===== Supplied text
Clearly the COVID-19 scenario’s been on Cristi Puiu’s mind. After all, the Romanian director loudly voiced his opposition to mask mandates when on the publicity trail of his previous outing, the more impressive turn-of-the-century period drama Malmkrog. While his latest work is hardly a call-to-arms, Puiu is all-too-keen to bring up his disdain for bureaucracy, its concoction of corrupt officials and untrustworthy political leadership that brings forth the societal (or personal) fragility at the heart of his films. MMXX‘s four pandemic vignettes mark alluring, somewhat wayward film that’s in turns provocative and frustratingly opaque.
The medley of pandemic anecdotes are a psychotherapy session helmed by Oana (Bianca Cuculici), whose questioning of a new patient appears to reveal more her own discomforts than the person she’s treating; a nighttime scene in which Oana’s brother (Laurențiu Bondarenco) prepares a party, interrupted by a medical emergency involving pregnant friend admitted to a COVID hospital; Oana’s husband (Florin Țibre), a medic, listening distractedly to the story of a sordid sexual episode involving a colleague; and a final, jarring and seemingly disconnected sequence involving the interrogation of a female suspect in a child-trafficking ring.
==========
#### Questions to answer:
**a)** Reproduce the part of the MMXX review starting with "Clearly the COVID-19" and going on through "and frustratingly opaque.".
**b)** For each statement, say yes or no according to the MMXX review, and quote the words that decide it: (i) The reviewer judges Malmkrog more impressive than MMXX. (ii) Oana's husband works as a lawyer. (iii) In the nighttime scene, a pregnant friend ends up in a COVID hospital.
The entries after the MMXX review are separate material, not part of it.
===== Listed entries
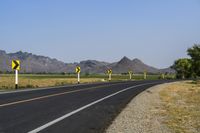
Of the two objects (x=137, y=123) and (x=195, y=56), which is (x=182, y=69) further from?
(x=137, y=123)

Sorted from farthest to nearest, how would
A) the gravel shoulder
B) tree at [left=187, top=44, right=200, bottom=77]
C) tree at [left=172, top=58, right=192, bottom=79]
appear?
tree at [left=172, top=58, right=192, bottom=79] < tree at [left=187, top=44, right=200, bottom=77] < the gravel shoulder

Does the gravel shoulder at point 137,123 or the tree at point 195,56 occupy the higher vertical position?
==========
===== Listed entries
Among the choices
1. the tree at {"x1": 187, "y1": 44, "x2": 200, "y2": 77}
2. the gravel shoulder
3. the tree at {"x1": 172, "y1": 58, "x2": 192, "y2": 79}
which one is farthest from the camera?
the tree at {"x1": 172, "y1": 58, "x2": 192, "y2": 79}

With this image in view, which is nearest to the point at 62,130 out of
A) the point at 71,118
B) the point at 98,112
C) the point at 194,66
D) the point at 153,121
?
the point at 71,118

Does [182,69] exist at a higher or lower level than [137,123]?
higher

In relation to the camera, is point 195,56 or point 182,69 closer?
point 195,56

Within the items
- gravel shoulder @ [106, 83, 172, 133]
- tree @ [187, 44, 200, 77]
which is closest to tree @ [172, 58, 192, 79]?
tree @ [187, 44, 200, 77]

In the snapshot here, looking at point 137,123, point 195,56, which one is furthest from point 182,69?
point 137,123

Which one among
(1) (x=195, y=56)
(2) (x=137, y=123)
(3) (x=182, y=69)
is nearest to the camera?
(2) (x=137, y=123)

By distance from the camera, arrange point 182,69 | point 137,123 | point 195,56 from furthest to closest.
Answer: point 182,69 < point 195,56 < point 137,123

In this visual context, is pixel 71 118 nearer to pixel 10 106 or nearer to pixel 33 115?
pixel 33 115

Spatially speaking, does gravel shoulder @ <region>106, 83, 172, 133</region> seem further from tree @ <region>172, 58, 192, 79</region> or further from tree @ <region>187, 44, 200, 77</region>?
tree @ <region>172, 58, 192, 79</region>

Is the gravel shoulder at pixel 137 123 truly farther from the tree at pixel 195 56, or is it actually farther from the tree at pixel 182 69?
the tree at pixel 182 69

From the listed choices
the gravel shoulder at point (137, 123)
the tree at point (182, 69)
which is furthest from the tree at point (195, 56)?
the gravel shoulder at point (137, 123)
==========
#### Responses per task:
**a)**
Clearly the COVID-19 scenario’s been on Cristi Puiu’s mind. After all, the Romanian director loudly voiced his opposition to mask mandates when on the publicity trail of his previous outing, the more impressive turn-of-the-century period drama Malmkrog. While his latest work is hardly a call-to-arms, Puiu is all-too-keen to bring up his disdain for bureaucracy, its concoction of corrupt officials and untrustworthy political leadership that brings forth the societal (or personal) fragility at the heart of his films. MMXX‘s four pandemic vignettes mark alluring, somewhat wayward film that’s in turns provocative and frustratingly opaque.

**b)**
(i) Yes: "the more impressive turn-of-the-century period drama Malmkrog"
(ii) No: "Oana’s husband (Florin Țibre), a medic"
(iii) Yes: "a medical emergency involving pregnant friend admitted to a COVID hospital"